An unprecedented new report has detailed how the destruction of Napster chilled a decade’s worth of innovation in the music industry. Through interviews with 31 CEOs, company founders, and VPs who operated in digital music during the period, we hear how Big Music collapsed startups, turned down ‘blank check’ deals, and personally threatened innovators with ruination for both them and their families.
By interviewing 31 CEOs, company founders and VPs who operated in the digital music scene during the past 10 years, Associate Professor Michael A. Carrier at Rutgers University School of Law has produced a most enlightening report on the decade long aftermath of the Napster shutdown.
The result is an unprecedented report on how the shutdown of Napster chilled innovation, discouraged investment, and led to a climate of copyright law-fueled fear that pushed technologists and music further apart.
It started with a drain on cash. Interviewees reported that venture capital funding for digital music “became a wasteland”, a “scorched earth kind of place” housing a “graveyard of music companies.” With the big labels choosing where and when to sue, funding was hard to come by.

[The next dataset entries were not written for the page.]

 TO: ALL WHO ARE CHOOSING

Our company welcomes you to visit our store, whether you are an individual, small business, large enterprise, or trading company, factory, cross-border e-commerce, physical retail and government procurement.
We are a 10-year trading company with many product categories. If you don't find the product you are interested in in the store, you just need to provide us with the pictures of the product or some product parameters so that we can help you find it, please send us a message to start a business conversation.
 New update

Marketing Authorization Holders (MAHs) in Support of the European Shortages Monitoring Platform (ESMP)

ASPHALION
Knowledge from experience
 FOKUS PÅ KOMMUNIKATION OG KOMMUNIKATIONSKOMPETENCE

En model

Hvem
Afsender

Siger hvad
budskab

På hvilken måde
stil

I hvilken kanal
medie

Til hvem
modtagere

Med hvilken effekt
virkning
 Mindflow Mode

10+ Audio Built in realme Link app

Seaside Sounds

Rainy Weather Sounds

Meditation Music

But the labels weren’t always unreceptive to new ideas – as long as they were bad ones. The report notes that the labels were happy to take “big, up-front fees” of “10, 20 million bucks” from startups they knew wouldn’t make it. Carrier reports that a leading officer from one label admitted that they would “cripple the companies by demanding such advances and guarantees that they go belly up.”
Established services couldn’t make progress with the labels either, even when they did everything they could to avoid copyright issues. One, that boasted several million users and “interest from top-tier VCs – really the top of the top,” was also sued by the labels.

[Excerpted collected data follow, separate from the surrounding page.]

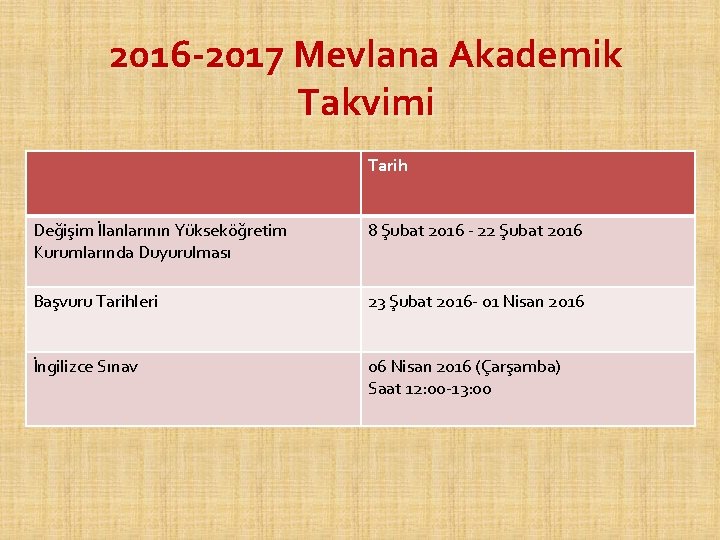 2016-2017 Mevlana Akademik Takvimi

| | Tarih |
|---|---|
| Değişim İlanlarının Yükseköğretim Kurumlarında Duyurulması | 8 Şubat 2016 - 22 Şubat 2016 |
| Başvuru Tarihleri | 23 Şubat 2016- 01 Nisan 2016 |
| İngilizce Sınav | 06 Nisan 2016 (Çarşamba) Saat 12:00-13:00 |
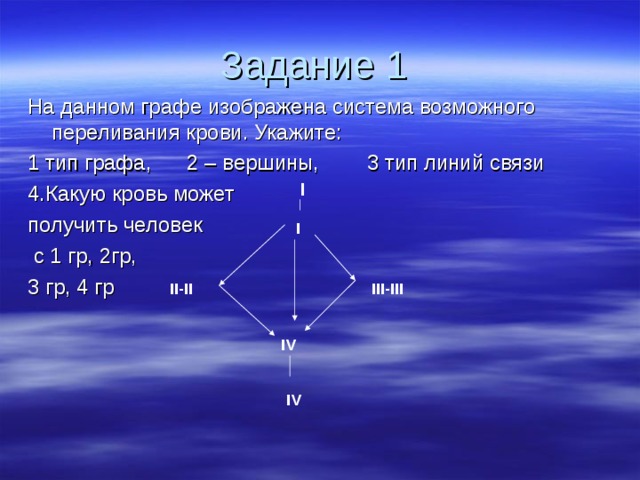 Задание 1

На данном графе изображена система возможного переливания крови. Укажите:

1 тип графа,   2 – вершины,   3 тип линий связи

4.Какую кровь может получить человек с 1 гр, 2гр, 3 гр, 4 гр

I

I

II-II

III-III

IV

IV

“After they sued us, our opening offer to them was: ‘You guys made your point; we will charge anything you want to charge, and you can take any percentage you want to take,” a respondent reported. “It was literally an offer of a blank check.” The labels refused and said they wanted the service shut down instead.

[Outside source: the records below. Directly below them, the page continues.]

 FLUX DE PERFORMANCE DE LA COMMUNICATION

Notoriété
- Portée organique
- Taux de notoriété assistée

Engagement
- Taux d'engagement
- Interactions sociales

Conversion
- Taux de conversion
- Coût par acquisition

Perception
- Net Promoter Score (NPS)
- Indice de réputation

But for those who didn’t give in to the threats life could get very difficult, not just for their companies, but for them as individuals. The specter of personal liability often raised its head.
One innovator was told by the labels that his company would be left alone but he would be sued personally instead. “We can make all kinds of allegations and it’s your job to prove you’re not infringing,” he was told, with the labels adding that the lawsuit would cost him “between $15m and $20m.”
One of the respondents said it was “very scary” when the labels presented a “..multiple inch lawsuit for a couple billion bucks”, one with the potential to hang over his head for “the rest of [his] life.”
The threats also extended to the families of innovators. One was told it was “too bad” he had children “..who are going to want to go to college and you’re not going to be able to pay for it.”